NEET-PG 2024 - Pharmacology NEET-PG Practice Questions and MCQs
Question 141: Phenobarbitone exerts its therapeutic effect primarily through which mechanism?
- A. Enhancement of GABA-A receptor function (Correct Answer)
- B. Voltage-gated sodium channel blockade
- C. Voltage-gated calcium channel blockade
- D. Potassium channel opening
- E. NMDA receptor antagonism
Explanation: ***Enhancement of GABA-A receptor function*** - **Phenobarbitone** (phenobarbital) is a barbiturate that acts primarily by **enhancing GABA-A receptor activity** - It binds to a distinct **barbiturate binding site** on the GABA-A receptor complex - This binding **prolongs the duration of chloride channel opening** in response to GABA - Results in increased **chloride ion influx**, neuronal **hyperpolarization**, and **decreased neuronal excitability** - This mechanism underlies its **anticonvulsant** and **sedative-hypnotic** properties *NMDA receptor antagonism* - While some anticonvulsants work through NMDA receptor antagonism (e.g., ketamine, felbamate), this is **not the primary mechanism** of phenobarbitone *Voltage-gated sodium channel blockade* - Sodium channel blockade is the mechanism of action for drugs like **phenytoin, carbamazepine**, and **lamotrigine** - Phenobarbitone does not significantly block sodium channels at therapeutic concentrations *Voltage-gated calcium channel blockade* - Calcium channel blockers like **ethosuximide** (T-type) and **gabapentin** (α2δ subunit) work through this mechanism - This is not the primary mechanism for phenobarbitone *Potassium channel opening* - Potassium channel openers like **retigabine** increase potassium conductance - Phenobarbitone does not primarily work through this mechanism
Question 142: Which of the following are toxic metabolites associated with methanol poisoning?

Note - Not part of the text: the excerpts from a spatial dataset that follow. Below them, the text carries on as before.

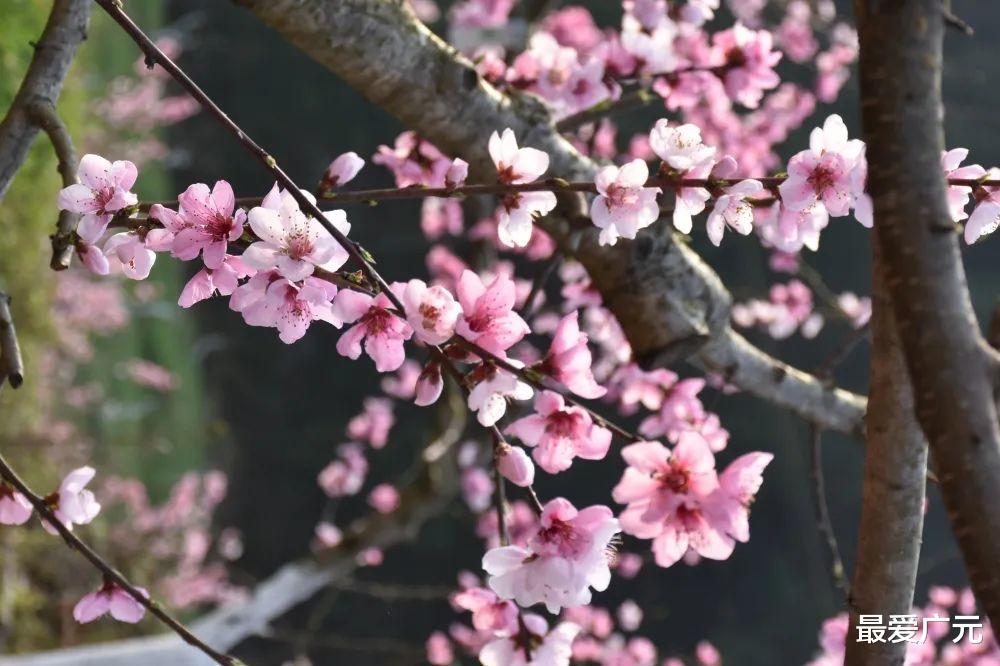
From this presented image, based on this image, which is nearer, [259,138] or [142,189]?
[142,189]

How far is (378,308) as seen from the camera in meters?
0.76

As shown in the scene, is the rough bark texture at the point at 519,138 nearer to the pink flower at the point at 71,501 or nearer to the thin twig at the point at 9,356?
the thin twig at the point at 9,356

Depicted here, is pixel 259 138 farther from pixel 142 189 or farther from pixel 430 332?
pixel 430 332

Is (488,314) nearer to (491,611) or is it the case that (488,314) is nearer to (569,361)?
(569,361)

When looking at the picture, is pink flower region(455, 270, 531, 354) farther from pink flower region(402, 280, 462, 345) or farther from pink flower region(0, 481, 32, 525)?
pink flower region(0, 481, 32, 525)

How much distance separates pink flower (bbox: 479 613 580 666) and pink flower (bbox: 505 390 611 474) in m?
0.21

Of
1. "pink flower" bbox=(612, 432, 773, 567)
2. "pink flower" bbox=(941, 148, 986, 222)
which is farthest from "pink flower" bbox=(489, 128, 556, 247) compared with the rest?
"pink flower" bbox=(941, 148, 986, 222)

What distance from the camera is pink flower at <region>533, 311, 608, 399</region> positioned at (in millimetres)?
747

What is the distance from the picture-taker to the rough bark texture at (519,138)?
0.94 meters

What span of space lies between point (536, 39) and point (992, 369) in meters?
1.02

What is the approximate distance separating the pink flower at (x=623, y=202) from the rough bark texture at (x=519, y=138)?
10.0 inches

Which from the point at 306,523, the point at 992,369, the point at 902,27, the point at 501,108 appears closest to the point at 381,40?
the point at 501,108

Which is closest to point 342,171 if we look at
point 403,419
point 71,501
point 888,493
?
point 71,501

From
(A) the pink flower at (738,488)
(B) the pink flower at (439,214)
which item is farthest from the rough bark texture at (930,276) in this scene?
(B) the pink flower at (439,214)
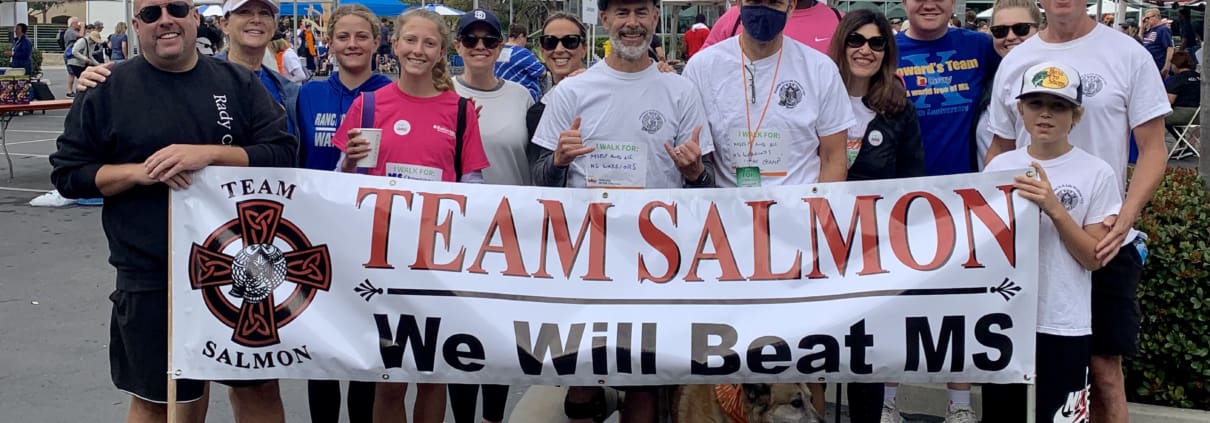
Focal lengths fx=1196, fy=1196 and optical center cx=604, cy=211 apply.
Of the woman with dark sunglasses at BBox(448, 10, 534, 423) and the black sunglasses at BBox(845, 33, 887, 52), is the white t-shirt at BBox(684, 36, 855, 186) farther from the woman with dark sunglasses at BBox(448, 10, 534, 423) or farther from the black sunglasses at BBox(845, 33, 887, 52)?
the woman with dark sunglasses at BBox(448, 10, 534, 423)

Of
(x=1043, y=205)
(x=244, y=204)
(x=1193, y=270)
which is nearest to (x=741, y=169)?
(x=1043, y=205)

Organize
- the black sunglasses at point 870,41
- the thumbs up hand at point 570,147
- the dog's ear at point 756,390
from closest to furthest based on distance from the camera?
1. the thumbs up hand at point 570,147
2. the dog's ear at point 756,390
3. the black sunglasses at point 870,41

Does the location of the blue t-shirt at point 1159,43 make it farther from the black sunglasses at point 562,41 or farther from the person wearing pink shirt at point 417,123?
the person wearing pink shirt at point 417,123

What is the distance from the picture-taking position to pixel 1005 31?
→ 5.09 meters

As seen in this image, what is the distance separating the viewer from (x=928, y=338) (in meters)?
3.97

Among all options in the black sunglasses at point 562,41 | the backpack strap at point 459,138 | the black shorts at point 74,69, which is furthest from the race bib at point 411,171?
the black shorts at point 74,69

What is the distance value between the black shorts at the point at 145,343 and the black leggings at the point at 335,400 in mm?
602

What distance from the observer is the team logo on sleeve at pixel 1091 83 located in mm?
4160

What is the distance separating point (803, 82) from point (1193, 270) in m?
2.05

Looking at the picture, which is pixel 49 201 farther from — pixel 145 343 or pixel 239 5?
pixel 145 343

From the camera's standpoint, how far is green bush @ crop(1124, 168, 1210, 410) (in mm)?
5082

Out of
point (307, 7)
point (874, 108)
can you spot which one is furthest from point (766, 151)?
point (307, 7)

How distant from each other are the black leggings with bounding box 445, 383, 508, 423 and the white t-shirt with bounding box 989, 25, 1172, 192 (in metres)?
2.44

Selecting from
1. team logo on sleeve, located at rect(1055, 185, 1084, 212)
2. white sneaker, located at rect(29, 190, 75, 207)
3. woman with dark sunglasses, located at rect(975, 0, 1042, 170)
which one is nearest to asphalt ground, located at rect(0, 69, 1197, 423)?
white sneaker, located at rect(29, 190, 75, 207)
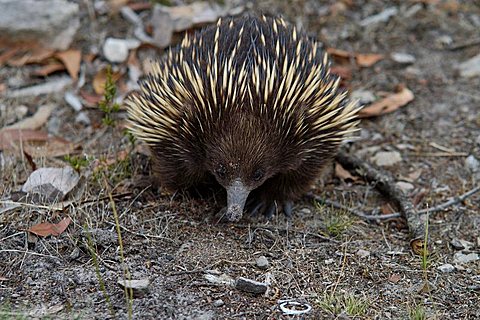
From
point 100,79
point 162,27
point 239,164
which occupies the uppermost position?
point 162,27

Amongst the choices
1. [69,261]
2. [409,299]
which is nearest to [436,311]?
[409,299]

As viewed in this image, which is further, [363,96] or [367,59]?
[367,59]

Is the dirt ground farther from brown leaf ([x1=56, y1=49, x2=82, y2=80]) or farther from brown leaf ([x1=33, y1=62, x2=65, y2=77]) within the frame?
brown leaf ([x1=56, y1=49, x2=82, y2=80])

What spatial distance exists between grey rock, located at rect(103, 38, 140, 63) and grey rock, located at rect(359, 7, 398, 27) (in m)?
1.87

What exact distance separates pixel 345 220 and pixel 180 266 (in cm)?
98

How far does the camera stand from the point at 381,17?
244 inches

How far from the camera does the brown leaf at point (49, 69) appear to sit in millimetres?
5297

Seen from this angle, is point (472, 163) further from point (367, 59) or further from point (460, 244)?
point (367, 59)

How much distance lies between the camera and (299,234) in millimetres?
3721

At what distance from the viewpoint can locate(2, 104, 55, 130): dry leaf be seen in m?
4.79

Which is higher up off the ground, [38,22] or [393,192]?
[38,22]

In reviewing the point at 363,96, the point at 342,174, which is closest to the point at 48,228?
the point at 342,174

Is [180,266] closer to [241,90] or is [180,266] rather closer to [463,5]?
[241,90]

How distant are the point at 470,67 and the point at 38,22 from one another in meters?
3.14
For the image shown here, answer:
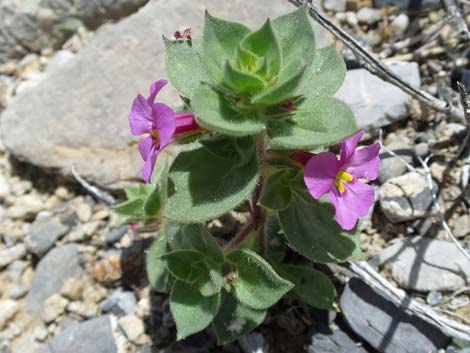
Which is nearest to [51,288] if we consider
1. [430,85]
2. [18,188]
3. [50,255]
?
[50,255]

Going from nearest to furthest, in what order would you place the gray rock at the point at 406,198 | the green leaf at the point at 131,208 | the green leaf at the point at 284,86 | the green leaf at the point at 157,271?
the green leaf at the point at 284,86 < the green leaf at the point at 131,208 < the green leaf at the point at 157,271 < the gray rock at the point at 406,198

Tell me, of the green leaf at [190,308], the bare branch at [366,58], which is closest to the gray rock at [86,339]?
the green leaf at [190,308]

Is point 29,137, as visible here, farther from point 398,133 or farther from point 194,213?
point 398,133

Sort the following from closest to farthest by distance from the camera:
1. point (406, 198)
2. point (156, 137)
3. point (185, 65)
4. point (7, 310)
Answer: point (156, 137), point (185, 65), point (406, 198), point (7, 310)

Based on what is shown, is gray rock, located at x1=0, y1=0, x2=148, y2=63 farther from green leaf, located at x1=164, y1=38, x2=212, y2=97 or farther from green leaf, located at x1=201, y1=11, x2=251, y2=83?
green leaf, located at x1=201, y1=11, x2=251, y2=83

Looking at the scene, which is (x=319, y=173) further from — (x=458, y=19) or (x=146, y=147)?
(x=458, y=19)

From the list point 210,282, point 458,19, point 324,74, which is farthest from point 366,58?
point 210,282

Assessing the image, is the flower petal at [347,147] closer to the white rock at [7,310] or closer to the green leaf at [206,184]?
the green leaf at [206,184]
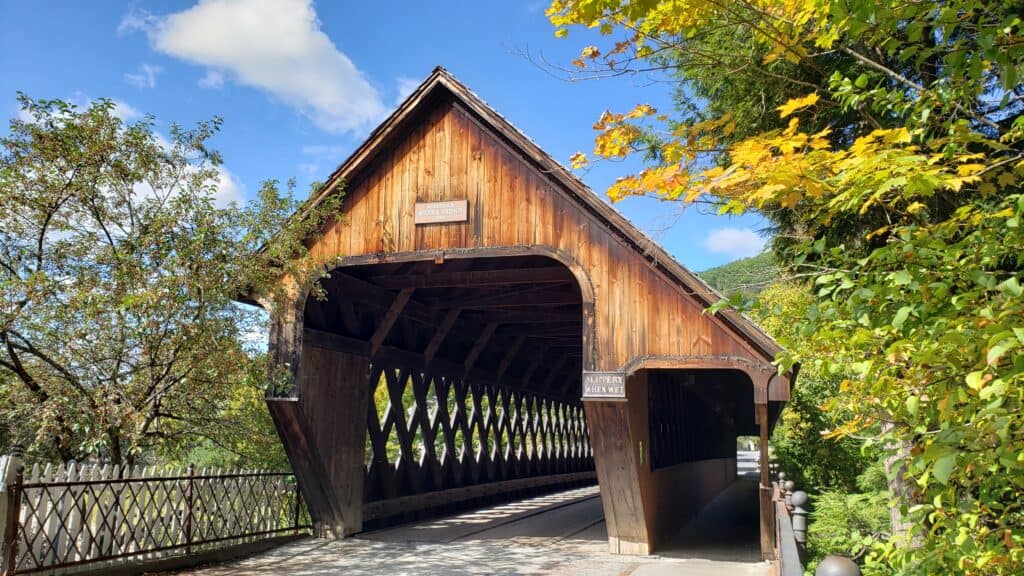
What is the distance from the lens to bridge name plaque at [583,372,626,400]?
8633mm

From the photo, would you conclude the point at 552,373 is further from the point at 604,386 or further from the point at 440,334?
the point at 604,386

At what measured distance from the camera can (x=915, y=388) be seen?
10.2 ft

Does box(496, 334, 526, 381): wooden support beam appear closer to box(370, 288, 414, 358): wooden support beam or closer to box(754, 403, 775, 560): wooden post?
box(370, 288, 414, 358): wooden support beam

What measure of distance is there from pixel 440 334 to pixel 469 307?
0.89 meters

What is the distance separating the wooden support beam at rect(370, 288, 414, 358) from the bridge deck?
2859 millimetres

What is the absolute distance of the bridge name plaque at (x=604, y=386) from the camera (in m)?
8.63

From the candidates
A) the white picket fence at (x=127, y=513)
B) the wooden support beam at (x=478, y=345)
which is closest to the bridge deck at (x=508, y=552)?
the white picket fence at (x=127, y=513)

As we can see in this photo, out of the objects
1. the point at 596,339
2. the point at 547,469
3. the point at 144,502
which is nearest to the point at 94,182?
the point at 144,502

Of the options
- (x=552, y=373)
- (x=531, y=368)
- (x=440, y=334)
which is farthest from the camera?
(x=552, y=373)

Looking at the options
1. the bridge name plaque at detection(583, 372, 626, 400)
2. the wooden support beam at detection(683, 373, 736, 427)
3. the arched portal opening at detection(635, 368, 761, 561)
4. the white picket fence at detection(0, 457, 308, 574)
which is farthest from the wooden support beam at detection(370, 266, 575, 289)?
the wooden support beam at detection(683, 373, 736, 427)

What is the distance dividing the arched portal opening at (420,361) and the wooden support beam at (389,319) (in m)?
0.02

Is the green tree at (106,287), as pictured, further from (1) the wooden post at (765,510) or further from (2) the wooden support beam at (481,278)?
(1) the wooden post at (765,510)

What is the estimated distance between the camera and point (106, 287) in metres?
7.36

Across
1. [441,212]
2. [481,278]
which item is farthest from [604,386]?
[481,278]
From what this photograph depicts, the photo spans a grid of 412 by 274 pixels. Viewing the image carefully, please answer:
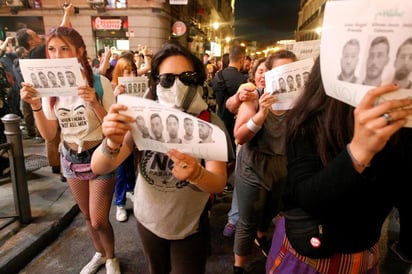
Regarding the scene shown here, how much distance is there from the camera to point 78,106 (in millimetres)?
2303

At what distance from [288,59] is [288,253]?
179cm

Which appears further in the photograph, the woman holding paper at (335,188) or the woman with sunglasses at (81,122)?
the woman with sunglasses at (81,122)

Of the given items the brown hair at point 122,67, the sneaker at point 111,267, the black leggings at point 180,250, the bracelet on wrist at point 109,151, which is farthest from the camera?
the brown hair at point 122,67

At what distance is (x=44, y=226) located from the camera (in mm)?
3428

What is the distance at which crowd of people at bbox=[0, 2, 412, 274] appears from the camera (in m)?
1.01

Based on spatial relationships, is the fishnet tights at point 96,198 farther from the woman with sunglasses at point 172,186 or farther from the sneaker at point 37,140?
the sneaker at point 37,140

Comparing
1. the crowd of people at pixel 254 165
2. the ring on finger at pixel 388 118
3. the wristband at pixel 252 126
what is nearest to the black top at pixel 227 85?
the crowd of people at pixel 254 165

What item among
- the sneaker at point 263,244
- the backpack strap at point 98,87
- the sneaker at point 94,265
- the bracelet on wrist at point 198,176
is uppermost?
the backpack strap at point 98,87

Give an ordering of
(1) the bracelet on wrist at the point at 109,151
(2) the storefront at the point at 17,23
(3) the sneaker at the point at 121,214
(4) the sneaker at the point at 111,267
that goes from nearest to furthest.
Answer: (1) the bracelet on wrist at the point at 109,151 < (4) the sneaker at the point at 111,267 < (3) the sneaker at the point at 121,214 < (2) the storefront at the point at 17,23

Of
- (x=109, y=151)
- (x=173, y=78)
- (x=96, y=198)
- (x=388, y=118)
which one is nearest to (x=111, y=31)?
(x=96, y=198)

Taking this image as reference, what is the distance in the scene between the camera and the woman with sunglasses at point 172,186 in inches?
65.1

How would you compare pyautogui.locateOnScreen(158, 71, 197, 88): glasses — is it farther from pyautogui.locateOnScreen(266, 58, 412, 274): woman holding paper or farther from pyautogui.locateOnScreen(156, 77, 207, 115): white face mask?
pyautogui.locateOnScreen(266, 58, 412, 274): woman holding paper

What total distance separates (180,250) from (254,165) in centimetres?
112

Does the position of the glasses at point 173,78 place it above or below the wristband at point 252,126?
above
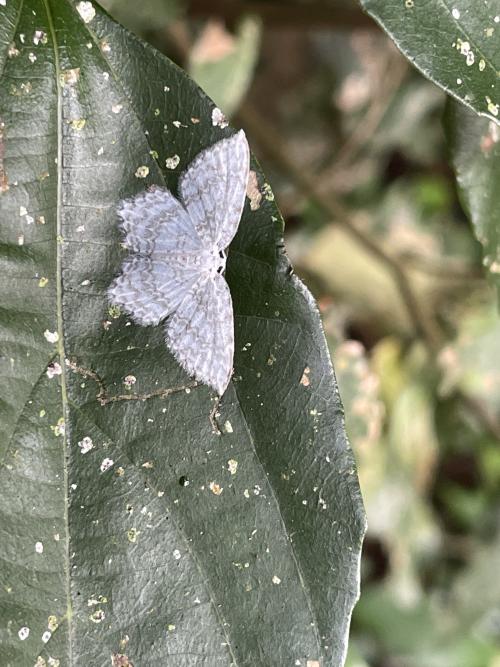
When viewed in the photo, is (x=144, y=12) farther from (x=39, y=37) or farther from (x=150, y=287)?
(x=150, y=287)

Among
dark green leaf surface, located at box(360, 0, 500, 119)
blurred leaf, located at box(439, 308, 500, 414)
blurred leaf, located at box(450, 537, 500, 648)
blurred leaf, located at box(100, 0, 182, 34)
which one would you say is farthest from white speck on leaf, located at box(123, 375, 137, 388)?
blurred leaf, located at box(450, 537, 500, 648)

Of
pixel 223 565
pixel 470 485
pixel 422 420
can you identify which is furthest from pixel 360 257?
pixel 223 565

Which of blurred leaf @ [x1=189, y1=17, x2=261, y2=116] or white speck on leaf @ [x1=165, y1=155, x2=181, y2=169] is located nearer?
white speck on leaf @ [x1=165, y1=155, x2=181, y2=169]

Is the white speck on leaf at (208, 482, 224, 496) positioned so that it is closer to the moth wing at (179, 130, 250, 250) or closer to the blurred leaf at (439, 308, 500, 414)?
the moth wing at (179, 130, 250, 250)

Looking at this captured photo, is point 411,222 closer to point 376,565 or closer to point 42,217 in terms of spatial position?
point 376,565

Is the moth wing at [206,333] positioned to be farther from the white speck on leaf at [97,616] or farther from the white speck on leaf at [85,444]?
the white speck on leaf at [97,616]

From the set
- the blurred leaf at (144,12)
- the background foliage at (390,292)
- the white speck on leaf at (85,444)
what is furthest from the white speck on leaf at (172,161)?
the blurred leaf at (144,12)
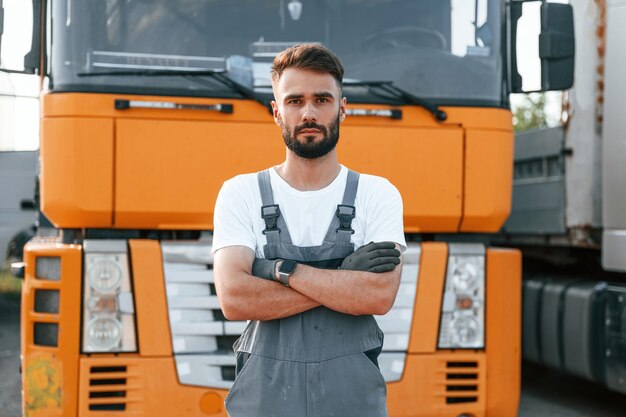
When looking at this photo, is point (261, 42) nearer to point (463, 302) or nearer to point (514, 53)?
point (514, 53)

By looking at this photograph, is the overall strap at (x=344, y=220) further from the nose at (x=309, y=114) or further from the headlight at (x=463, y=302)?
the headlight at (x=463, y=302)

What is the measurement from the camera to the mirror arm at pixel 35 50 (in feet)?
15.2

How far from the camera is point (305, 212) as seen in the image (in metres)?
2.65

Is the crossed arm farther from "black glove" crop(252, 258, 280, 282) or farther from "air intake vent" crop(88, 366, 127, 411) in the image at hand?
"air intake vent" crop(88, 366, 127, 411)

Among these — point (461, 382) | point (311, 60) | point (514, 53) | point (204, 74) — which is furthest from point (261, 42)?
point (311, 60)

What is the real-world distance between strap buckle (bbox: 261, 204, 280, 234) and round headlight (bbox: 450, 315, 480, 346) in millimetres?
2266

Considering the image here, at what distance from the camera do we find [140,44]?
456 centimetres

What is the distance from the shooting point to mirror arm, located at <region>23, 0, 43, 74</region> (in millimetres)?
4637

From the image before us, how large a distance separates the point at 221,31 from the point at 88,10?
0.65 m

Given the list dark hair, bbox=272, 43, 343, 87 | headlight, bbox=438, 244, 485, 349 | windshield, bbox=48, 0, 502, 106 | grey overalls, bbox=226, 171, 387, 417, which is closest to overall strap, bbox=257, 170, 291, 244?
grey overalls, bbox=226, 171, 387, 417

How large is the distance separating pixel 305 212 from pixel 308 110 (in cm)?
29

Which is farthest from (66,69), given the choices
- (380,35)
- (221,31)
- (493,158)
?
(493,158)

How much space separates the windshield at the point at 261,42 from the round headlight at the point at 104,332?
43.9 inches

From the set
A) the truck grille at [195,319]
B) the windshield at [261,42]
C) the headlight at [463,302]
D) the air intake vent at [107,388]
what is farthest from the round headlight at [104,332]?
the headlight at [463,302]
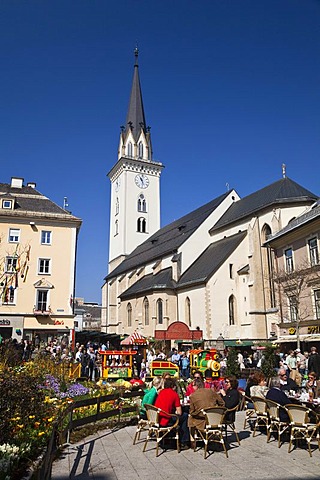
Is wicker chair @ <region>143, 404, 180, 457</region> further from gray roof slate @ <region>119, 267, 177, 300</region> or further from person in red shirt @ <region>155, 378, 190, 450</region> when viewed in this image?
gray roof slate @ <region>119, 267, 177, 300</region>

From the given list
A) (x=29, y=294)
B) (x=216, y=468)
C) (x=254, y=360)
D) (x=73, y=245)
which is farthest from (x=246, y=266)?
(x=216, y=468)

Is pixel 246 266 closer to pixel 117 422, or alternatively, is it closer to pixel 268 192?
pixel 268 192

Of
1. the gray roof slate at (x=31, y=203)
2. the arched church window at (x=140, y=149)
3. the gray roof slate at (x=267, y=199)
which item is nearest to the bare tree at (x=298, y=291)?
the gray roof slate at (x=267, y=199)

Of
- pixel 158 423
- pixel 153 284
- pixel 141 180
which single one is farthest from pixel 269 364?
pixel 141 180

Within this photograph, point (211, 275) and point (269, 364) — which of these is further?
point (211, 275)

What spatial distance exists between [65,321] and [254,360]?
14.8 meters

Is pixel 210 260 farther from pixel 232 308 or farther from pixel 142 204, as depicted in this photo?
pixel 142 204

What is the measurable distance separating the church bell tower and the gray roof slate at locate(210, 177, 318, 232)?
22.1 m

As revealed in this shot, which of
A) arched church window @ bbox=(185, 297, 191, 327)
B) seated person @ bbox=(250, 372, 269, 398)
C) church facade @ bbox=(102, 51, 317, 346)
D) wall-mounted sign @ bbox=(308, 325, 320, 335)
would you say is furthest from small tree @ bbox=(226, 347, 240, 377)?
arched church window @ bbox=(185, 297, 191, 327)

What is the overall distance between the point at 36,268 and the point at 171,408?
26.3 metres

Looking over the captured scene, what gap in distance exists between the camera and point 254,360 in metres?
26.2

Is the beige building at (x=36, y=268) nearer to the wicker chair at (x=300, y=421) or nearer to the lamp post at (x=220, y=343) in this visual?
the lamp post at (x=220, y=343)

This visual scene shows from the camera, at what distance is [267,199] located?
3725 centimetres

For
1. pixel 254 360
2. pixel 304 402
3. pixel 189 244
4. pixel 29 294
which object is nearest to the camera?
pixel 304 402
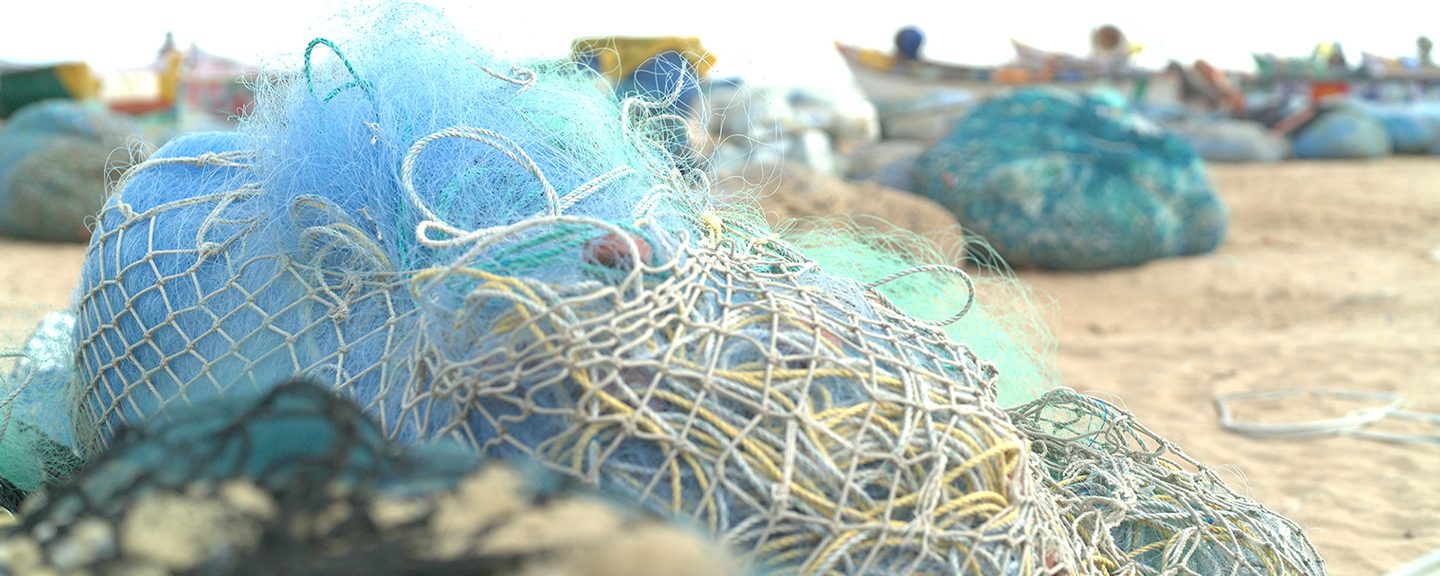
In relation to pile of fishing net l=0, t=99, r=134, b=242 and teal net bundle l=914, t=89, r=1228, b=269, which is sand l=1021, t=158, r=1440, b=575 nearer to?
teal net bundle l=914, t=89, r=1228, b=269

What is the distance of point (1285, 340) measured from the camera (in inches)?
240

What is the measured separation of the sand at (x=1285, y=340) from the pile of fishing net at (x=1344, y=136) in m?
7.97

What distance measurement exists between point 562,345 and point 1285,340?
5664 millimetres

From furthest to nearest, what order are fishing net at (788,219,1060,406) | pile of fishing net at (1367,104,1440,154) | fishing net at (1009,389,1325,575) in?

- A. Formic acid + Oxalic acid
- B. Formic acid + Lactic acid (Correct Answer)
- C. Glycolic acid + Oxalic acid
- D. Oxalic acid + Lactic acid
- E. Hippuric acid + Formic acid
Explanation: ***Formic acid + Lactic acid*** - **Methanol** is metabolized in the body into **formaldehyde** and then to **formic acid**, which is primarily responsible for its toxicity. - While not a direct derivative, **lactic acid** levels often rise significantly in severe methanol poisoning due to **hypoxia** and **metabolic acidosis** caused by formic acid-induced mitochondrial dysfunction. *Formic acid + Oxalic acid* - **Formic acid** is indeed a toxic metabolite of methanol, but **oxalic acid** is not. - **Oxalic acid** is a toxic metabolite of **ethylene glycol** poisoning, not methanol. *Glycolic acid + Oxalic acid* - Neither **glycolic acid** nor **oxalic acid** are toxic metabolites of methanol. - Both **glycolic acid** and **oxalic acid** are associated with **ethylene glycol** poisoning. *Oxalic acid + Lactic acid* - **Oxalic acid** is not a derivative of methanol poisoning. - While **lactic acid** can be elevated in methanol poisoning, its combination with oxalic acid is incorrect for methanol metabolites. *Hippuric acid + Formic acid* - **Formic acid** is correct, but **hippuric acid** is not a metabolite of methanol. - **Hippuric acid** is a metabolite of **toluene** and is used as a urinary marker for toluene exposure.